The undoubted masterpiece of Lucio Fulci, a crazed and surreal
gorefest that’s irresistible, even if it doesn’t make much sense.
1981’s THE BEYOND (original title: E TU VIVRAI NEL
TERRORE--L’ALDILA, or AND YOU WILL LIVE IN TERROR: THE BEYOND) is a
companion-piece to Lucio Fulci’s previous film
CITY OF THE
LIVING DEAD (1980), an atmospheric zombie-fest with oodles of
gore and a largely incoherent narrative. THE BEYOND is quite similar,
but even gorier and less coherent.
Back in the eighties the film was released in heavily
cut and rescored form on VHS in the U.S. (as SEVEN DOORS OF DEATH). For
years the uncut BEYOND was a sought-after legend among horror mavens,
and one of the key titles of the greymarket underground of the 1990s
(with VHS dubs of the Japanese laserdisc version of the film
proliferating). In 1998 THE BEYOND was given its first-ever U.S.
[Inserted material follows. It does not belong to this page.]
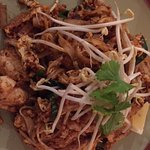 Chicken Pad Thai at Mai Thai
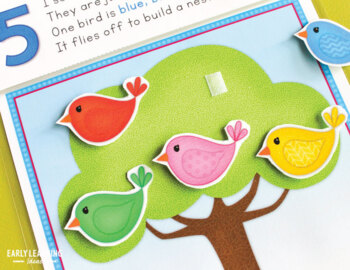 Spring Counting Activity | Bird Interactive Counting and Rhyming Book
theatrical run by Sage Stallone’s Grindhouse Releasing and Quentin
Tarantino’s Rolling Thunder Pictures, and was a hit, briefly reviving
the then-moribund midnight movie circuit--and in 2000 was finally
released on DVD.
You may think there’s little point in transcribing the
narrative of a film as scatterbrained as this one, and, frankly, you’d
be right. But anyway…
A young blonde named Liza has inherited a New Orleans
hotel where, unbeknownst to her, a surrealist painter was whipped and
crucified decades earlier. Before dying the painter informed his
tormentors that the property was constructed over one of the seven
gateways to Hell.
Upon moving into the place Liza discovers that the
basement has been flooded. She calls in a plumber who breaks through a
wall in the basement, behind which the corpse of the aforementioned
painter is interred--before the plumber can report his finding, however,
his eyeballs are gouged out by a zombie. Liza for her part nearly runs
down a blind, moon-eyed woman who for some reason is standing in the
middle of a bridge with her dog. Said woman lives in an old house near
Liza’s hotel, and warns that the gates of Hell are about to be opened.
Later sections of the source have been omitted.